== Information given ==

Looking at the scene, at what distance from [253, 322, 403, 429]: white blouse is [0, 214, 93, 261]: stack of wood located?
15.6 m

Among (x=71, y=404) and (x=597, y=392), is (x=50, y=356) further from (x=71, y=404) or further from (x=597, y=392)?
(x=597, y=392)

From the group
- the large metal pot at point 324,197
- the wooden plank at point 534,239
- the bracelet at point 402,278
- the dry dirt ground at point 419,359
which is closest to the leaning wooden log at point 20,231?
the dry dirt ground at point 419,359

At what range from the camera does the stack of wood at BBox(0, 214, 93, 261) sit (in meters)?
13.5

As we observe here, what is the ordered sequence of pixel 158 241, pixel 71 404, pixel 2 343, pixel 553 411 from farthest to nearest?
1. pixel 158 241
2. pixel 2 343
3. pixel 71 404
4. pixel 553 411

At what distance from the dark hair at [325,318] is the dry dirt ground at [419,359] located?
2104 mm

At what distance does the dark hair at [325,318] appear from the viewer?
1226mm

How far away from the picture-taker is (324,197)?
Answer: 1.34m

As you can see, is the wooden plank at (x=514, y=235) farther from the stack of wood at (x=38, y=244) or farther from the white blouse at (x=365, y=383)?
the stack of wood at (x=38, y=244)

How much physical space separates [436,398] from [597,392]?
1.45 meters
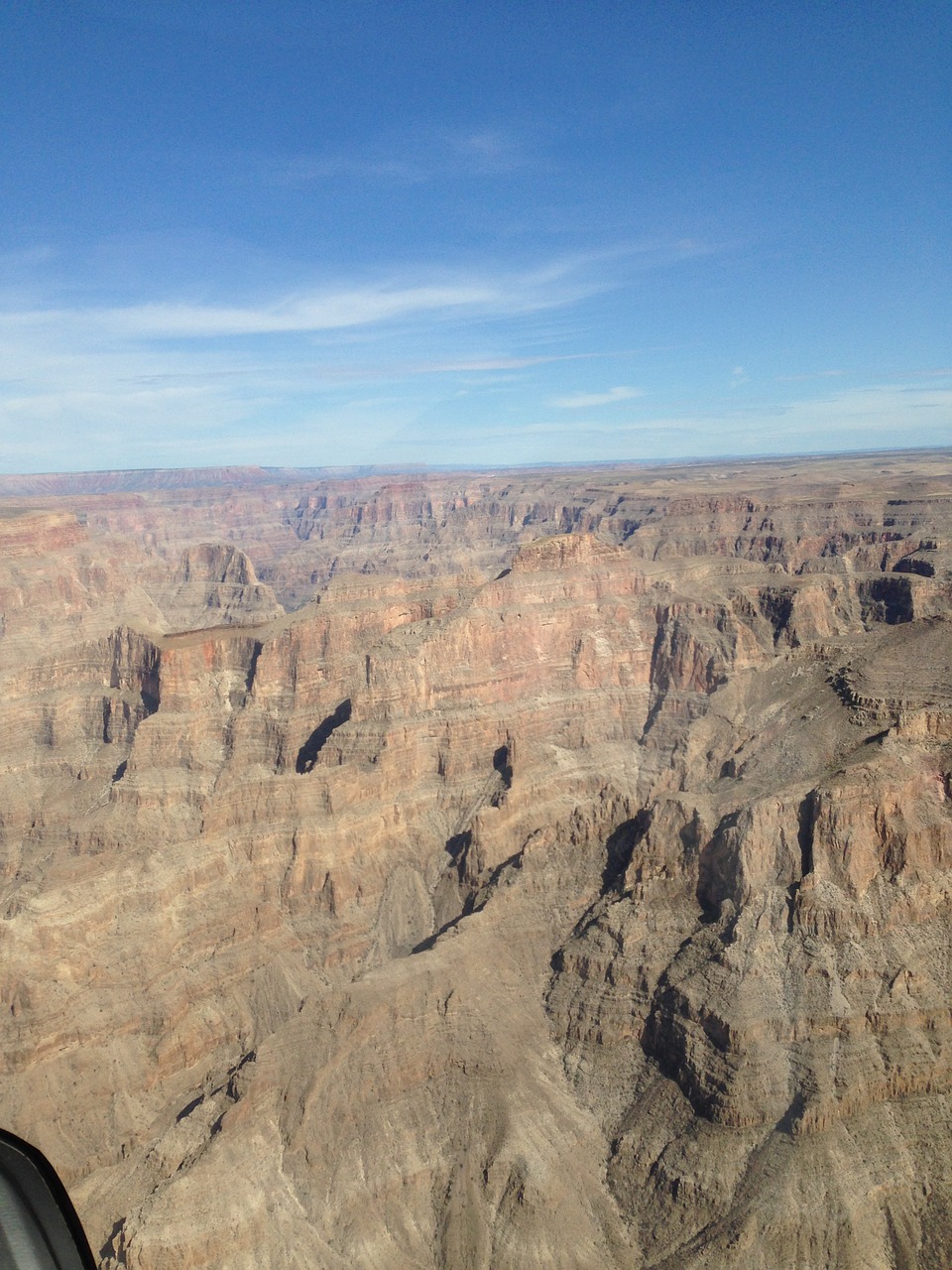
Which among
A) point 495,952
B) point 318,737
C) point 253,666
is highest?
point 253,666

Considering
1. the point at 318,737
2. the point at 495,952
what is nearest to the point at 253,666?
the point at 318,737

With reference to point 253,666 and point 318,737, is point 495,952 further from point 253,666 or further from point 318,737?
point 253,666

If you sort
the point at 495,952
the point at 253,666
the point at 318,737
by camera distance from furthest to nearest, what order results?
the point at 253,666
the point at 318,737
the point at 495,952

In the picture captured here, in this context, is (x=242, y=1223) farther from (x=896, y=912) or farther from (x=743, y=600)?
(x=743, y=600)

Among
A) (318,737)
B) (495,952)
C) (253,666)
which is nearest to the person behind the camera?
(495,952)

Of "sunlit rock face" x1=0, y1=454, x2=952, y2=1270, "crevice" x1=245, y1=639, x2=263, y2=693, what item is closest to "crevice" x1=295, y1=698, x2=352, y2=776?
"sunlit rock face" x1=0, y1=454, x2=952, y2=1270

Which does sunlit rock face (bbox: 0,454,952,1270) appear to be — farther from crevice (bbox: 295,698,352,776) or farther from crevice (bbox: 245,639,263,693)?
crevice (bbox: 245,639,263,693)

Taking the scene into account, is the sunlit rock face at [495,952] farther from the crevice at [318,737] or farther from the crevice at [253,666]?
the crevice at [253,666]

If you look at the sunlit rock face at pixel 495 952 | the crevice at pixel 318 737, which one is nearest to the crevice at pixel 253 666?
the sunlit rock face at pixel 495 952
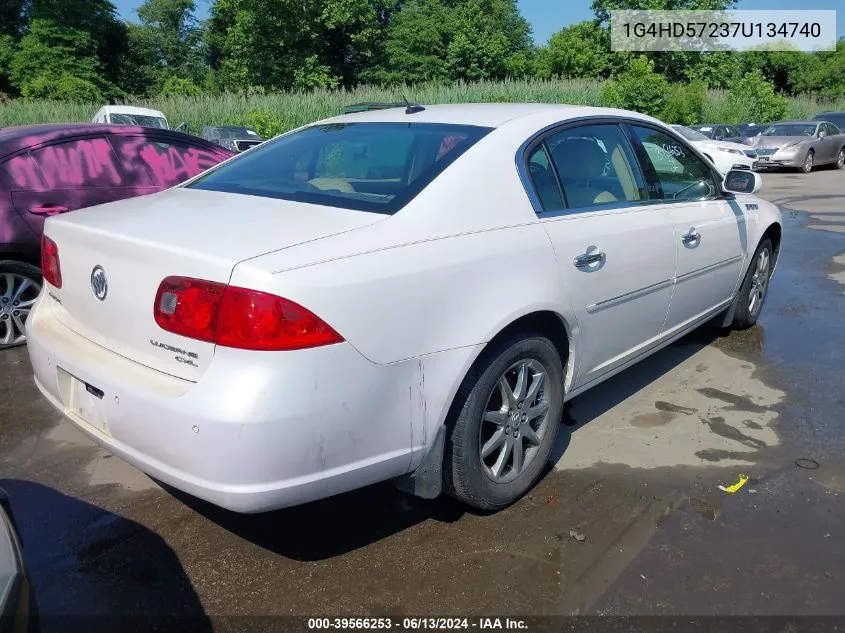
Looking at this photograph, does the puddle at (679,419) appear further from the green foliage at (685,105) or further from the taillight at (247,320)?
the green foliage at (685,105)

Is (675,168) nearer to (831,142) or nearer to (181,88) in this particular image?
(831,142)

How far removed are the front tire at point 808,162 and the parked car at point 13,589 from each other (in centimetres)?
2294

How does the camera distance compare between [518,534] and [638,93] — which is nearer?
[518,534]

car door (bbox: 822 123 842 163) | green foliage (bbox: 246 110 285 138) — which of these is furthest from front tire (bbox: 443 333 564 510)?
car door (bbox: 822 123 842 163)

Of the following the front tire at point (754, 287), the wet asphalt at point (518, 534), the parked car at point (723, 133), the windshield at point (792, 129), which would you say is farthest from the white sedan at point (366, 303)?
the windshield at point (792, 129)

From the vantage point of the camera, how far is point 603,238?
336 cm

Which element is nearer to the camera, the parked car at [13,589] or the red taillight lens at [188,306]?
the parked car at [13,589]

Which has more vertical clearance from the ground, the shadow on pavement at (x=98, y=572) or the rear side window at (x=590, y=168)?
the rear side window at (x=590, y=168)

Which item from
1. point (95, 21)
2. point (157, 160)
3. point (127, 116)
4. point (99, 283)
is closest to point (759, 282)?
point (99, 283)

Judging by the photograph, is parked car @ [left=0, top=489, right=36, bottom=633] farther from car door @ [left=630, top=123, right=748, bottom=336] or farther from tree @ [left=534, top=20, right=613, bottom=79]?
tree @ [left=534, top=20, right=613, bottom=79]

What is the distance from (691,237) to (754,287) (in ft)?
5.47

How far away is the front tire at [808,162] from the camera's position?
20812 mm

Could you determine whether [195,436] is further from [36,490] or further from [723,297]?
[723,297]

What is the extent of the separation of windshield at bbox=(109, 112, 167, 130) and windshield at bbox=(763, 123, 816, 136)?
1723cm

===

• [Work to complete]: Rewrite all of the lines above, changing every "dark hair" to "black hair" and leaving everything else as it is. Omit the pictures from your answer.

• [Problem solution]:
Looking at the scene, at what distance from [253, 322, 403, 429]: white blouse is [0, 214, 93, 261]: stack of wood located?
15.6 m

Among (x=71, y=404) and (x=597, y=392), is (x=50, y=356) further from (x=71, y=404) or further from (x=597, y=392)?
(x=597, y=392)

From the group
- the large metal pot at point 324,197
- the wooden plank at point 534,239
- the bracelet at point 402,278
- the dry dirt ground at point 419,359
which is closest to the leaning wooden log at point 20,231?
the dry dirt ground at point 419,359

At what range from the camera does the stack of wood at BBox(0, 214, 93, 261) sit (in meters)?
13.5

As we observe here, what is the ordered sequence of pixel 158 241, pixel 71 404, pixel 2 343, pixel 553 411 from farthest to nearest?
1. pixel 158 241
2. pixel 2 343
3. pixel 71 404
4. pixel 553 411

At what distance from the black hair at [325,318] is the dry dirt ground at [419,359] located?
2104 mm

At what distance does the black hair at [325,318] appear from the viewer?
1226mm

How far away from the picture-taker is (324,197)?
Answer: 1.34m

As you can see, is the wooden plank at (x=514, y=235) farther from the stack of wood at (x=38, y=244) or farther from the white blouse at (x=365, y=383)?
the stack of wood at (x=38, y=244)

How much physical space separates [436,398] from [597,392]?
1.45 meters
Which among
A) point 495,952
B) point 318,737
C) point 253,666
is highest?
point 253,666

Considering
1. the point at 318,737
2. the point at 495,952
what is nearest to the point at 253,666?
the point at 318,737

With reference to point 253,666 and point 318,737, is point 495,952 further from point 253,666 or further from point 318,737?
point 253,666

If you sort
the point at 495,952
the point at 253,666
the point at 318,737
by camera distance from furthest to nearest, what order results?
the point at 253,666
the point at 318,737
the point at 495,952

In the picture captured here, in this context, is (x=242, y=1223) farther from (x=896, y=912) or farther from (x=743, y=600)?
(x=743, y=600)

Among
A) (318,737)
B) (495,952)
C) (253,666)
which is nearest to the person behind the camera?
(495,952)

Of "sunlit rock face" x1=0, y1=454, x2=952, y2=1270, "crevice" x1=245, y1=639, x2=263, y2=693, what item is closest to "crevice" x1=295, y1=698, x2=352, y2=776?
"sunlit rock face" x1=0, y1=454, x2=952, y2=1270

Which does sunlit rock face (bbox: 0,454,952,1270) appear to be — farther from crevice (bbox: 295,698,352,776) or farther from crevice (bbox: 245,639,263,693)?
crevice (bbox: 245,639,263,693)

Taking the scene into account, is the sunlit rock face at [495,952] farther from the crevice at [318,737] or farther from the crevice at [253,666]?
the crevice at [253,666]

If you look at the sunlit rock face at pixel 495 952 | the crevice at pixel 318 737, which one is nearest to the crevice at pixel 253 666?
the sunlit rock face at pixel 495 952
Looking at this photograph, does the puddle at (679,419) appear further from the green foliage at (685,105) or further from the taillight at (247,320)?
the green foliage at (685,105)

Is (675,168) nearer to (831,142) or nearer to (181,88) in this particular image?
(831,142)

How far removed are the front tire at point 808,162 and the parked car at point 13,589 from each other (in centimetres)?
2294

How does the camera distance compare between [518,534] and [638,93] — which is nearer?
[518,534]

car door (bbox: 822 123 842 163) | green foliage (bbox: 246 110 285 138) — which of these is furthest from front tire (bbox: 443 333 564 510)?
car door (bbox: 822 123 842 163)

Of the following the front tire at point (754, 287), the wet asphalt at point (518, 534), the parked car at point (723, 133), the windshield at point (792, 129), which would you say is farthest from the white sedan at point (366, 303)?
the windshield at point (792, 129)

From the vantage point of the camera, how far is point 603,238?
336 cm

Which element is nearer to the camera, the parked car at [13,589] or the red taillight lens at [188,306]?
the parked car at [13,589]

Which has more vertical clearance from the ground, the shadow on pavement at (x=98, y=572) or the rear side window at (x=590, y=168)?
the rear side window at (x=590, y=168)

Which item from
1. point (95, 21)
2. point (157, 160)
3. point (127, 116)
4. point (99, 283)
is closest to point (759, 282)?
point (99, 283)

Judging by the photograph, is parked car @ [left=0, top=489, right=36, bottom=633] farther from car door @ [left=630, top=123, right=748, bottom=336] or farther from tree @ [left=534, top=20, right=613, bottom=79]?
tree @ [left=534, top=20, right=613, bottom=79]

What is the distance from (691,237) to (754,287) (in ft)?
5.47

How far away is the front tire at [808,162] from the camera's position?
20812 mm

Could you determine whether [195,436] is further from [36,490] or further from [723,297]?
[723,297]

What is the extent of the separation of windshield at bbox=(109, 112, 167, 130) and windshield at bbox=(763, 123, 816, 136)?
1723cm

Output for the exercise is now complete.